Code environment lineage

As for the Python backend, the Keras backend “attaches” the code environment used to train a model for every action performed afterwards. This means that the code environment used a train time will be also used for Scoring/Evaluating/Retraining a model, and also if deployed as an endpoint on the API Node.

In particular, it means that if a model is trained with a code environment that has no access to GPU (without tensorflow-gpu), it will not be possible to use a GPU for the following operations.

On the contrary, if the model is trained with a GPU-aware code environment, it means that all the following operations will have access to GPU(s). In particular:

  • for Retrain recipe, the same options as for the training will be used
  • for the Scoring/Evaluation recipes, you can choose in the Advanced tab whether to use a GPU to run the recipe
  • for the API node, the DSS server needs to have access to a GPU, otherwise the code environment will fail to install. Then, for scoring, the model will be loaded on GPU (not possible to run it on CPU), but will only take the required space (thanks to the allow_growth option of TensorFlow).

TensorFlow session

TensorFlow provides sessions to manage the environment on which the operations are performed. In particular, when we use GPU(s), we can define in theses Sessions how we want to handle the computation and split into our different devices (CPU, GPU #0, GPU #1, …).

In the context of Visual Deep Learning, it is DSS that handles the session, so you should not use it inside its architecture. Otherwise, it could result in unwanted behaviors.

You can “modify” the session in the UI, when selecting the GPU(s). If you modify the “Memory allocation rate per GPU”, it will impact the config.gpu_options.per_process_gpu_memory_fraction of the session.

We also set the allow_soft_placement parameter to True. As per TensorFlow documentation:

If you would like TensorFlow to automatically choose an existing and supported device to run the operations in case the specified one doesn’t exist, you can set allow_soft_placement to True in the configuration option when creating the session.

In the context of DSS, it is useful when using multi GPUs where the model is put to different GPUs then averaged.

ML API

DSS provides an Machine learning API to interact with models created in the visual machine learning part of the software. However, it is currently not available for Deep Learning.

Number of outputs in the model

Keras allows you to build multi output architectures. For example, to perform object detection inside images or videos, you want to be able to predict the type of object and its position in the image.

Currently, the Deep Learning is only available in the Prediction part of the Visual Machine Learning, which can treat various problems: Regression, Binary Classification and Multiclass Classification. All those types of problems require one output. Therefore it is currently not possible to have several outputs in an architecture.

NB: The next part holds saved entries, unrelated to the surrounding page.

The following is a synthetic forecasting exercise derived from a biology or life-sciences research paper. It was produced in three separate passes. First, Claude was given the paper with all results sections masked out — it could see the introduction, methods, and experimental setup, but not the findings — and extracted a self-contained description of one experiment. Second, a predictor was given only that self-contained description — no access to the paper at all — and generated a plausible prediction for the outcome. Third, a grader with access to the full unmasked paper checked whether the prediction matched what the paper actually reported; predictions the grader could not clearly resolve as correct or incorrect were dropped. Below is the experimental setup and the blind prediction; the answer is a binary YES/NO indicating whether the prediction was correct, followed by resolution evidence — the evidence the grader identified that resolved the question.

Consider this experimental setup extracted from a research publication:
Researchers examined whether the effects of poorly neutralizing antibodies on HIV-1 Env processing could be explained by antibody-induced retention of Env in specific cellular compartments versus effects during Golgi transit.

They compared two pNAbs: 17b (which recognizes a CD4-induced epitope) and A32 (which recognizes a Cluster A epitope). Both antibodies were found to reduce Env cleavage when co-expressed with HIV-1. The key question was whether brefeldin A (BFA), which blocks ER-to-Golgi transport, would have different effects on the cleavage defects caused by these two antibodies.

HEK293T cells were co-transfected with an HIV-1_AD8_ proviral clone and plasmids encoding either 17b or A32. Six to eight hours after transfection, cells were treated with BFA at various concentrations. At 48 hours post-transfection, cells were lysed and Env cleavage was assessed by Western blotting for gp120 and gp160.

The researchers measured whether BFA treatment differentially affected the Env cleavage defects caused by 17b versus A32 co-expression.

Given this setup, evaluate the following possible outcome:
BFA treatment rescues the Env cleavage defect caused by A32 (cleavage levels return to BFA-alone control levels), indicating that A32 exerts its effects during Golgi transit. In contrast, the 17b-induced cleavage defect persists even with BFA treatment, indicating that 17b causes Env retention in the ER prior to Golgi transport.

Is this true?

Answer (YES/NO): NO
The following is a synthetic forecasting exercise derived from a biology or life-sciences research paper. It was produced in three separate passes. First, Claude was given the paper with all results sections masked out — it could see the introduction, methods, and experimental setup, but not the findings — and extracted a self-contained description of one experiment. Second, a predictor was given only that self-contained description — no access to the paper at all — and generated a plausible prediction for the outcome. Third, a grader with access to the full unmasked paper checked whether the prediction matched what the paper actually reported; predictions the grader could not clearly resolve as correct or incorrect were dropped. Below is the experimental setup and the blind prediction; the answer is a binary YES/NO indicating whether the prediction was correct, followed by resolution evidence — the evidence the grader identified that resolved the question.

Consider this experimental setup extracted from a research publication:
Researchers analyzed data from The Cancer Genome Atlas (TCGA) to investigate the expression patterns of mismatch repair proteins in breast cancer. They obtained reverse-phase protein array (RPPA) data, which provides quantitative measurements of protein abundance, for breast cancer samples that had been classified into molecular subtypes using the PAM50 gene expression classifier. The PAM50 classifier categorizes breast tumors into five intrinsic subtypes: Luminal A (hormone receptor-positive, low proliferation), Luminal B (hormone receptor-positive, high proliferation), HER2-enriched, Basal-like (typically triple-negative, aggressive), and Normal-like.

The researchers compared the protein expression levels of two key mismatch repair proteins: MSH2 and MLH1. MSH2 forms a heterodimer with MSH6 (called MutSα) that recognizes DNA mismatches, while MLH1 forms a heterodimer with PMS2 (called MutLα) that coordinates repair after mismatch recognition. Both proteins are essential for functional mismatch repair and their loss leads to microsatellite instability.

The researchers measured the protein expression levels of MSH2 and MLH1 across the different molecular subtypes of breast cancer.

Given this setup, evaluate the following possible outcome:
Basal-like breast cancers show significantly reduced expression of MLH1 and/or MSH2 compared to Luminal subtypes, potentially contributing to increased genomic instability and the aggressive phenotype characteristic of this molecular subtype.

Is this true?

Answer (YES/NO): NO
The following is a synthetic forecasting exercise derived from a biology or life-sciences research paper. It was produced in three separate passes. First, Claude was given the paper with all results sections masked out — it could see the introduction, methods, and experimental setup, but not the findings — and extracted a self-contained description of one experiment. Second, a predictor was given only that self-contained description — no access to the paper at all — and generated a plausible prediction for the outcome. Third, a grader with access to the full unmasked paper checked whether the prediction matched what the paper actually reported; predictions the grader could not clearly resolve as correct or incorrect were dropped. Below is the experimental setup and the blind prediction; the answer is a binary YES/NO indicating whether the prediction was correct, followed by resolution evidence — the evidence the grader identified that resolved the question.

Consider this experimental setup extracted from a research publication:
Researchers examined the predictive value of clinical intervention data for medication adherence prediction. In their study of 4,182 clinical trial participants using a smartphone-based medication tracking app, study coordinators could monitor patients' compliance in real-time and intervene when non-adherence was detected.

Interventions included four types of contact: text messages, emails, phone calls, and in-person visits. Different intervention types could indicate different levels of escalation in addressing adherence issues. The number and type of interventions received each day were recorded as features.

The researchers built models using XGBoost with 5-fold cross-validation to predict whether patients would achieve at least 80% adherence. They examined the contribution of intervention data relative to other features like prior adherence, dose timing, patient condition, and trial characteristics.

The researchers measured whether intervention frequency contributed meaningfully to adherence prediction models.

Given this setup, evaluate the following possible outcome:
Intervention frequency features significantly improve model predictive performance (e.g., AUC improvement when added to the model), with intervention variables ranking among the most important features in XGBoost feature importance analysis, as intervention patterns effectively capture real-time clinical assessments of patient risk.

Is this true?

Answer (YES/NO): NO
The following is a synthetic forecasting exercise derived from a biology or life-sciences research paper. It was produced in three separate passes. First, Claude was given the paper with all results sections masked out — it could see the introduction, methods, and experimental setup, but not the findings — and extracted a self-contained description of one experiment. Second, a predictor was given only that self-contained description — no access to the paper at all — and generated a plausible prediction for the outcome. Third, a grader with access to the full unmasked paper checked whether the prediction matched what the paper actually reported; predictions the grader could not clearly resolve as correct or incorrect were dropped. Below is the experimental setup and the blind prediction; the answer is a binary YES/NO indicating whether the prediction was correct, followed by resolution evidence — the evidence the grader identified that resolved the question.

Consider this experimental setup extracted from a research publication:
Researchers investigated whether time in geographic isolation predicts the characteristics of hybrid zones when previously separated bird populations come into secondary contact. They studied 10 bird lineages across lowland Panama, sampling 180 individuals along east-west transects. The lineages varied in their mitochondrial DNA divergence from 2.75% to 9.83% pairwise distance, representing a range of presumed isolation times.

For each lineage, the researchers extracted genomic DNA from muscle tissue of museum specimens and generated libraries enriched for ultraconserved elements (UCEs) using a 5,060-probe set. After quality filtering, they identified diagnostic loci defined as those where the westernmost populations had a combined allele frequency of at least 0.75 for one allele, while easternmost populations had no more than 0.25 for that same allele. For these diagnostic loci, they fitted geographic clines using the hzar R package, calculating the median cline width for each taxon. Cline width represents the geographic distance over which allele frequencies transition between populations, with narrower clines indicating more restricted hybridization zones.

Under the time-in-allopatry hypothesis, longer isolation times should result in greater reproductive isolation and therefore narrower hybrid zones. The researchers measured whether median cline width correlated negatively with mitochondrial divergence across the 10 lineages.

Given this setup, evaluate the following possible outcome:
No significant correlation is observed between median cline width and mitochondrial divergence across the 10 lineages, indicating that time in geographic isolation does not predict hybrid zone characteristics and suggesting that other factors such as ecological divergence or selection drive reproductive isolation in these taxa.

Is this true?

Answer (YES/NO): YES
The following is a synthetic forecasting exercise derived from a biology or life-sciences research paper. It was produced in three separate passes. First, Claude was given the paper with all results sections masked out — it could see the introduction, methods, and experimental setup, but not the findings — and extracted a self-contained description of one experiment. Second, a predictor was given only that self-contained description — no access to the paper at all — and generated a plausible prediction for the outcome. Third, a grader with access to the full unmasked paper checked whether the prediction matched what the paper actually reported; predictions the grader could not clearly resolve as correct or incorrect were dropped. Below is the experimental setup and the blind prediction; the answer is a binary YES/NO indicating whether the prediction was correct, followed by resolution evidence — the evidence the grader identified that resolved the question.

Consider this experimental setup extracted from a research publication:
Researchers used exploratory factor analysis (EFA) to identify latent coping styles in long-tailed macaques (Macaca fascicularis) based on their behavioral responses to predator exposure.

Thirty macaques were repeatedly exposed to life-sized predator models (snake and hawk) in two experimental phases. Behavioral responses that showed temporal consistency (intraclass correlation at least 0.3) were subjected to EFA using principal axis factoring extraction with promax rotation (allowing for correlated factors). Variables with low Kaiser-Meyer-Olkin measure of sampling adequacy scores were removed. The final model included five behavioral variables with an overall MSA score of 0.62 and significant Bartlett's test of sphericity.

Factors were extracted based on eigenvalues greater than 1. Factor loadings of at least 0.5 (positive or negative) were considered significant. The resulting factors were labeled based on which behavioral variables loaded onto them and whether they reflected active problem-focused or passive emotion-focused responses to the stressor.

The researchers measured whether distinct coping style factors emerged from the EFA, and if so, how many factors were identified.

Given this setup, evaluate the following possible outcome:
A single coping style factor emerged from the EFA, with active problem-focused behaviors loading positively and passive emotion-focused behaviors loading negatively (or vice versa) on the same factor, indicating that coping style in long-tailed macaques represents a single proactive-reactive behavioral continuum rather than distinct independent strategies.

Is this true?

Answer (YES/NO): NO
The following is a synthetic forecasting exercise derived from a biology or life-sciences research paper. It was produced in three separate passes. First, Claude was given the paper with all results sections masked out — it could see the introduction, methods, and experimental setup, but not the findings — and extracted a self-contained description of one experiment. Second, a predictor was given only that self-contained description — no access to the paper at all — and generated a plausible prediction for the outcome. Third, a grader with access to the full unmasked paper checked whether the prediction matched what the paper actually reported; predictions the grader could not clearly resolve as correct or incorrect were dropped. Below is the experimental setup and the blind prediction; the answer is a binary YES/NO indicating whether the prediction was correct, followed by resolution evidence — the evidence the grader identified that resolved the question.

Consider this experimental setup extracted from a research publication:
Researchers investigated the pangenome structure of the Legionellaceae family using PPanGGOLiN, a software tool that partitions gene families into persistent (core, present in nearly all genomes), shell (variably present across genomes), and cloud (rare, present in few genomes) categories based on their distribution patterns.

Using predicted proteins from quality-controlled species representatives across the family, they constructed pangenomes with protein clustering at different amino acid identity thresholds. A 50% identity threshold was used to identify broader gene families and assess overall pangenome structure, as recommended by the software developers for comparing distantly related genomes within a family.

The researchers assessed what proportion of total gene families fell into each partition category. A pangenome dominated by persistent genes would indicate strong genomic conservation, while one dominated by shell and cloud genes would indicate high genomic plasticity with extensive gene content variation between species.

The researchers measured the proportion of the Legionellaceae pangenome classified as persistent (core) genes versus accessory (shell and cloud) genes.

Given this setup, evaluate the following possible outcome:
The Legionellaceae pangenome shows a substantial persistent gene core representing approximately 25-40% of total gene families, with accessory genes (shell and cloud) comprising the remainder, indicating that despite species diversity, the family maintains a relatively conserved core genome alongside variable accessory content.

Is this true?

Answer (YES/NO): NO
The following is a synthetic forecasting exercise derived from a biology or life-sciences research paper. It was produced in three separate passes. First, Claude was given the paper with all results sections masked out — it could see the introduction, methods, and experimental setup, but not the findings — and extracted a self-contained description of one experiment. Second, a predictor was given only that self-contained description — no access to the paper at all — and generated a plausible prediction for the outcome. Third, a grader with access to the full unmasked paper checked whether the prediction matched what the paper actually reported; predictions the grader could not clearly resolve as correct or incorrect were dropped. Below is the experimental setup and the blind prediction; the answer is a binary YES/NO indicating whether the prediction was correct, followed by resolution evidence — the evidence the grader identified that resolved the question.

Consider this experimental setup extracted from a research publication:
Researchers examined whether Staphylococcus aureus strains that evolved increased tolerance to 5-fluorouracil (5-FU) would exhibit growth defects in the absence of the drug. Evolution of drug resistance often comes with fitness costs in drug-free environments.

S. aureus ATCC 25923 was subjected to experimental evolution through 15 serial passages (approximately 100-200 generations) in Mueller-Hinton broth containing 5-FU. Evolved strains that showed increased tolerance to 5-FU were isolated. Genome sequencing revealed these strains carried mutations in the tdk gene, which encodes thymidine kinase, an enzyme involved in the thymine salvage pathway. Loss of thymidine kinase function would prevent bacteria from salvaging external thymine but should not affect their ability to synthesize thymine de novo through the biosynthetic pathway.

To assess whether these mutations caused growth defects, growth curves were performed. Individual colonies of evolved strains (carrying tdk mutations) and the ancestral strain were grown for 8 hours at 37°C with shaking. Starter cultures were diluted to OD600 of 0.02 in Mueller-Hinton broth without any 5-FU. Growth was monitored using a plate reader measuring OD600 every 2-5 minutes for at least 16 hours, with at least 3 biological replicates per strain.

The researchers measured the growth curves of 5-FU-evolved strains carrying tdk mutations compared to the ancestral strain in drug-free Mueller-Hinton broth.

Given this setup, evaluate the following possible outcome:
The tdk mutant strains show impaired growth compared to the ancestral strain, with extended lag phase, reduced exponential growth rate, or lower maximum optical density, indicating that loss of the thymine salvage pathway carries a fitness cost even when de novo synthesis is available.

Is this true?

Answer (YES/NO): NO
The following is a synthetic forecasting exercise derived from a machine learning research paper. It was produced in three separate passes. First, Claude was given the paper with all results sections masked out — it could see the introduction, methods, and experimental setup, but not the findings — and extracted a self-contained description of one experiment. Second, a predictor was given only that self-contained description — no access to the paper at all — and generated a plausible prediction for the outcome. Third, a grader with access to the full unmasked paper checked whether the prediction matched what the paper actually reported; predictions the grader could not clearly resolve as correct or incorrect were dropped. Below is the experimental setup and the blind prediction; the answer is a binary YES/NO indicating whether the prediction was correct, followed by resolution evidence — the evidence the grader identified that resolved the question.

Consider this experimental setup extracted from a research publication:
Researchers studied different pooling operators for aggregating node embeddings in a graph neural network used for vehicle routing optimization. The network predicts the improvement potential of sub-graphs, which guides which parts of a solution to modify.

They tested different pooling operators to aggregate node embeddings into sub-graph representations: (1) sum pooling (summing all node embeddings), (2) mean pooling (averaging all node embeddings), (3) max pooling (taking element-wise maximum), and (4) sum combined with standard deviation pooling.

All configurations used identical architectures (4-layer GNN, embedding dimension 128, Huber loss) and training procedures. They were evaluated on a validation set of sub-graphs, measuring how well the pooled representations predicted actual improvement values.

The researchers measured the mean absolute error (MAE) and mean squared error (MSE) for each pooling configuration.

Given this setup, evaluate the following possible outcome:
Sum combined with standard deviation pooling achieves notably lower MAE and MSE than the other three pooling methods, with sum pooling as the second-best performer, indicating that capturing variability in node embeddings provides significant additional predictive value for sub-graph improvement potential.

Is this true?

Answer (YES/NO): NO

Enforced code environment for Project

DSS allows you to select a preferred code environment for a Project, and even allows you to enforce this code environment to be used in every code recipe/Visual ML. However, it currently conflicts with the process of pre-selecting a code environment when creating a new Deep Learning analysis, that will always override this behaviour by selecting a code environment with the appropriate packages.

If you want to enforce the usage of a code environment in your project, you would need to install the appropriate packages on it for being able to run deep-learning (see Runtime and GPU support). Then, when creating a new analysis, you should go to the Python Environment tab, and select Inherit project default (and ignore the warning that is displayed).